One API key, one client library for ElevenLabs plus every other model in your stack
Serverless scaling with no infrastructure to manage
Streaming support for real-time playback
Queue-based async jobs with optional webhooks for long-running batches
Commercial use rights included
Simple, transparent pricing: $0.10 per 1,000 characters

Pricing

Pricing on fal is based on the length of the input text:

$0.10 per 1,000 characters

A 500-character paragraph costs $0.05. A 10,000-character short story costs $1.00. No seat licenses, no subscriptions, no minimums.

API Reference

Endpoint


POST https://fal.run/fal-ai/elevenlabs/tts/eleven-v3

Model ID: `fal-ai/elevenlabs/tts/eleven-v3`

Authentication

All requests require a fal API key. Set `FAL_KEY` as an environment variable in your runtime. Never expose your API key in client-side code — always proxy requests through a server you control.

■ **Problem description**: Change "paragraph" to "passage" in the stretch of the pricing text from "One API key, one" through "subscriptions, no minimums.", and write out that stretch with the change made.

■ **Data supplied**:
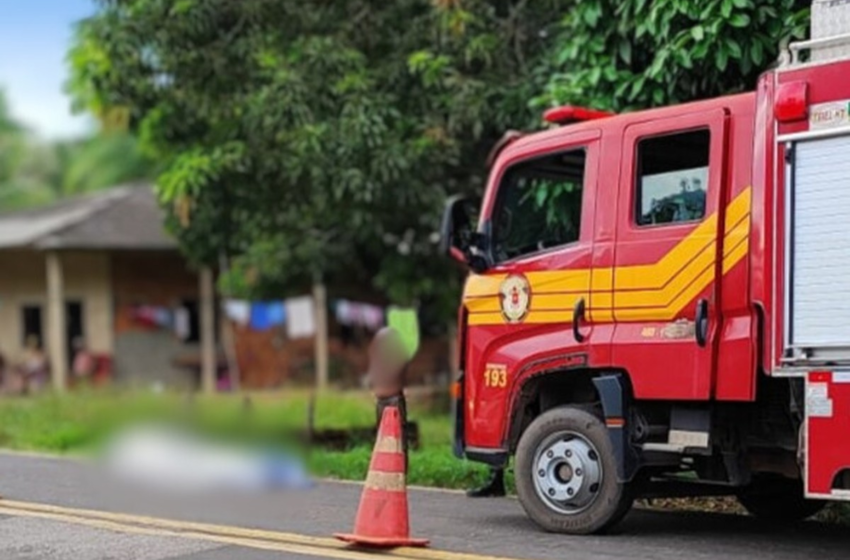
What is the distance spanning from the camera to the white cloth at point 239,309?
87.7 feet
---
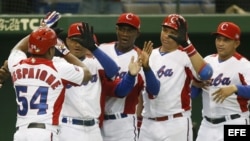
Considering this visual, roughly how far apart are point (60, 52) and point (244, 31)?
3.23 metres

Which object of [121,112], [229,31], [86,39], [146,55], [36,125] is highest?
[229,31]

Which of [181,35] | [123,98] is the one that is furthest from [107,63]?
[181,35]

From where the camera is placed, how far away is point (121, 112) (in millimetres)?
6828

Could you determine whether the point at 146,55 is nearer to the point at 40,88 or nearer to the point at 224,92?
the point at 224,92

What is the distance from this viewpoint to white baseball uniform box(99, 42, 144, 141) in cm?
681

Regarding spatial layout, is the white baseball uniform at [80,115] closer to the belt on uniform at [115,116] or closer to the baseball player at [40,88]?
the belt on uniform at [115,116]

■ **Solution to this exercise**:
One API key, one client library for ElevenLabs plus every other model in your stack
Serverless scaling with no infrastructure to manage
Streaming support for real-time playback
Queue-based async jobs with optional webhooks for long-running batches
Commercial use rights included
Simple, transparent pricing: $0.10 per 1,000 characters

Pricing

Pricing on fal is based on the length of the input text:

$0.10 per 1,000 characters

A 500-character passage costs $0.05. A 10,000-character short story costs $1.00. No seat licenses, no subscriptions, no minimums.